Respondent therefore could not have
issued the prescription on the basis of
the report.
With respect to K.B. (whose interview
with a DI is described above),
Respondent also maintained that a
report for an MRI which had been done
ten months earlier, see RX 15, at G0190;
established that the hydrocodone
prescription he issued was appropriate.
Tr. 467. Respondent then testified that
Respondent ‘‘had been on Toradol and
Ultram and had not received results.’’
Id. Continuing, Respondent stated that
‘‘[s]he also had gotten Lortab it seems.
If you look at G0195, in the middle
where it says 2/19/04, it says renewed
her Lortab and Flexeril.’’ Id. at 467–68.
Notably, both pages G0194 and
G0195, which appear to contain
progress notes of various visits K.B.
made to an orthopedic clinic between
January 15, 2003, and November 29,
2004, have the notations: ‘‘Record
Received on 1/31/05,’’ and ‘‘Verified on
1/31/05 By MW.’’ RX 15, at G0194–95.
Moreover, each page has a header
indicating that it was faxed on January
31, 2005. See id. As found above,
Respondent issued the prescription to
K.B. on December 15, 2004,
approximately six weeks before these
documents were faxed to Liberty. GX
21. Here again, Respondent could not
have relied on the documents when he
issued the prescription to K.B.,
notwithstanding his testimony that ‘‘we
would require’’ a physical exam.
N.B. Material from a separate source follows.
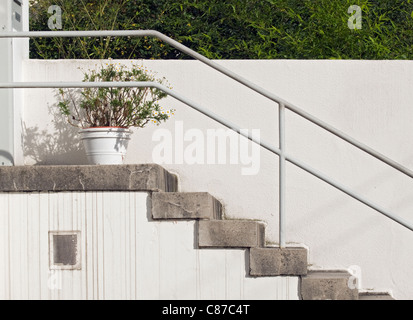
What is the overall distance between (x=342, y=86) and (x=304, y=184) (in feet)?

Tr.
459.15
15 As found above, Respondent never spoke with
K.B. Tr. 140. During the period she was obtaining
controlled substances from Liberty, K.B. was under
the care of another physician; K.B., however, never
told the latter physician that she was receiving
drugs from Liberty. Id. at 122, 142–43.
Respondent maintained that Liberty was ‘‘unable
to provide all the records’’ because of problems it
was having with its ‘‘IT person.’’ Tr. 410. However,
the files for some of the patients appear extensive,
see RXs 3 (22 pages), 5 (18 pages), 6 (64 pages), 7
(17 pages), & 14 (23 pages), thus prompting the
question of why Liberty was able to provide so
much documentation for these patients but not for
some of the others. Moreover, the patient files
indicate that the patients almost always faxed or
mailed their records to Liberty. Thus, even if the
records were scanned into Liberty’s computer
system, Respondent offered no evidence to establish
what happened to the original records. Finally,
there is no evidence that Respondent requested a
subpoena for the records. While the ALJ apparently
found that Respondent credibly testified that he did
not receive all of the information he requested, ALJ
Dec. at 13 n.3., I conclude that the patient files
Respondent introduced into evidence fairly reflect
the patient files as obtained by Liberty.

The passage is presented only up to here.